Ich habe heute diesen Artikel hier gefunden und mit einer Sehnsuchtsträne verschlungen. Dort, wo jetzt die Marina und die NOVASOL-Ferienhäuser stehen, habe ich als Kind gespielt, gebadet und geangelt. Zerpenschleuse ist und bleibt meine Heimat. Beim Lesen ist mir wieder einmal bewusst geworden, dass ein Teil von mir – obwohl ich weit weg in der Welt bin – immer in Zerpenschleuse bleibt.
Oh Henning,
das klingt so schön ♥ Vielleicht haben wir diese Magie in Zerpenschleuse gespürt? Obwohl es nur ein kurzer Urlaub vor unserer großen Neuseeland-Reise war, ist uns dieser Trip tief im Herzen geblieben und wir denken total oft an Brandenburg und Zerpenschleuse zurück. Du hattest dort sicher eine schöne Kindheit!
Liebe Grüße
Jenny
Ich finde deine Bilder allesamt traumhaft! Außerdem habe ich mir Brandenburgs Seen gleich mal auf meine Wohnwagenliste gesetzt. Vielen Dank für den tollen Beitrag.
LG
Charnette
Liebe Charnette,
danke für das Kompliment – Brandenburg hat es uns in diesem Sommer aber auch leicht gemacht :-) Wie es an den Seen mit Camping aussieht, weiß ich gar nicht – berichtet unbedingt, wenn ihr dort mal mit dem Wohnwagen hingekommen seid!
LG
Jenny
Danke für den Tipp Jenny. Meine Vorliebe für Brandenburg kennst Du ja, aber manche Ecken habe ich einfach nicht auf dem Schirm. Dabei wäre das genau meins, Schweden in Brandenburg – zwei Lieblinge auf einmal. LG Ines
Genau das hat uns auch so gefallen – zwei Fliegen mit einer Klappe quasi ;-)
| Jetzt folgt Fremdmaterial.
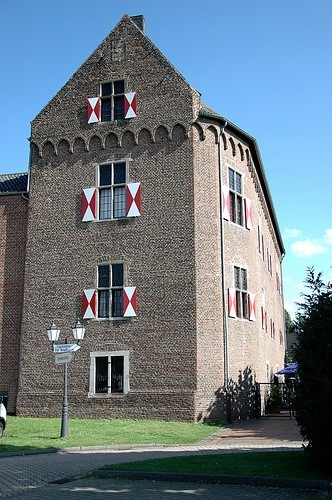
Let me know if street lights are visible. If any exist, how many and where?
[44,317,85,437]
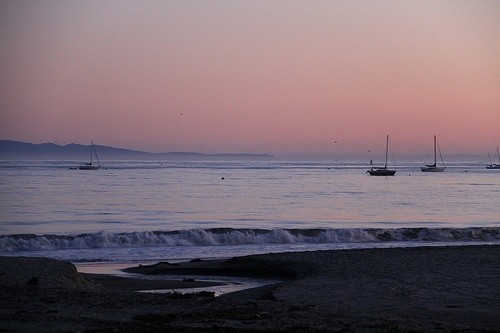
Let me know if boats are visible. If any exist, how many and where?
[420,135,446,172]
[79,140,101,169]
[486,147,500,169]
[365,134,397,176]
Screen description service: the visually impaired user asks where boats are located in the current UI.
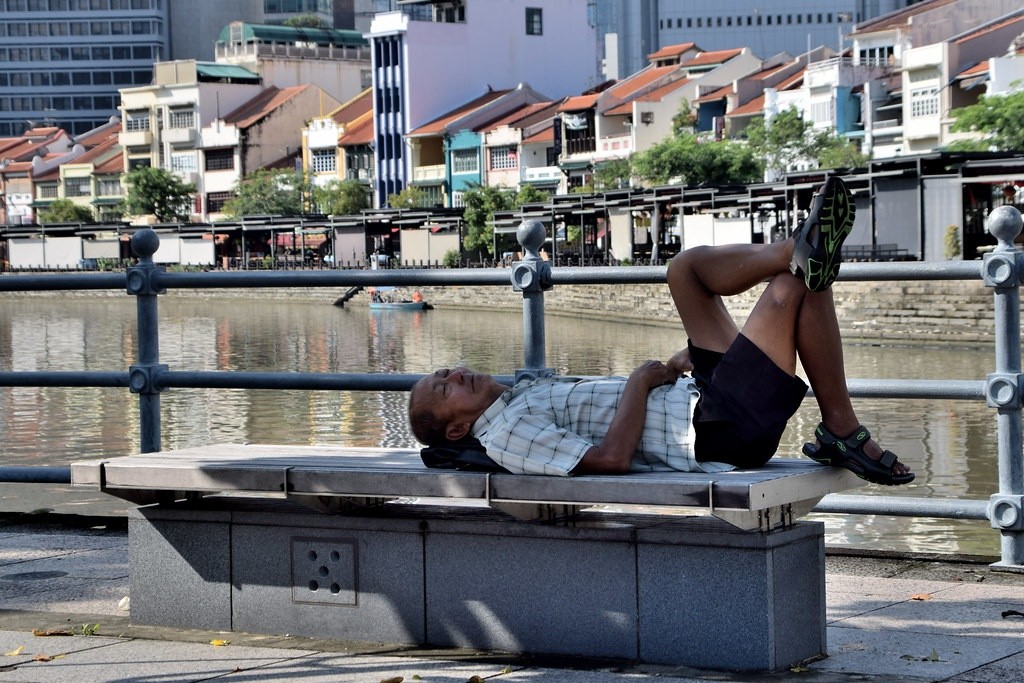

Ach ja….. Brandenburg bzw. die Uckermark, ist ja meine zweite Heimat, weil mein Vater und meine Stiefmutter dort 20 Jahre gelebt haben. Nun sind sie nur noch immer Sommer dort und verbringen den Winter in Berlin, weil es in der Tat, z.T. einfach zu ruhig ist und gerade für alte Leute auch keine richtige medizinische Versorgung gibt. Sobald der Sommer vorbei ist klappen gefühlt die Bürgersteige hoch, die Cafes schließen und es passiert rein gar nichts mehr. Außer das mal einer in die Allee gurkt ;). Trotzdem liebe ich es dort und fahre immer wieder dorthin, wenn ich mal wieder einfach nur Ruhe und Muße für mich brauche. GlG, Nadine
Ach, das sind echt schöne Bilder, da möchte man ja fast mal wieder….naja, meine Brandenburg-Erfahrung kennst Du ja, aber hier könnte ich rückfällig werden.